» **TEXT PROVIDED**:
>> begin
From determining the compound interest on borrowed money to gauging chances at the roulette wheel in Monte Carlo, Stefanie Reichert explains that there’s no way around Euler’s number.

Even outside school or university, we cannot escape Euler’s number. Jacob Bernoulli is credited with discovering e while thinking about matters of continuous compound interest in 1683. He realized that when the compounding period became smaller and smaller and more and more periods were considered, the amount of money would converge towards a limit that was later found to be one of the representations of e. Since then, use of Euler’s number has become more widespread and now it appears in many branches of science and in everyday life.
>> end
» **STORED DATA**:
>> begin
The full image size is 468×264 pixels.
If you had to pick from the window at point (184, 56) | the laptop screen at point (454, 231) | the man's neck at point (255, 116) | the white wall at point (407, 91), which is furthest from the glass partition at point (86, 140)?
>> end
» **REQUEST**:
Copy the passage on Euler's number between "From determining the" and "in everyday life.", inclusive, swapping "money" for "capital". The material has no connection to the passage on Euler's number.

» **FULL SOLUTION**:
From determining the compound interest on borrowed capital to gauging chances at the roulette wheel in Monte Carlo, Stefanie Reichert explains that there’s no way around Euler’s number.

Even outside school or university, we cannot escape Euler’s number. Jacob Bernoulli is credited with discovering e while thinking about matters of continuous compound interest in 1683. He realized that when the compounding period became smaller and smaller and more and more periods were considered, the amount of capital would converge towards a limit that was later found to be one of the representations of e. Since then, use of Euler’s number has become more widespread and now it appears in many branches of science and in everyday life.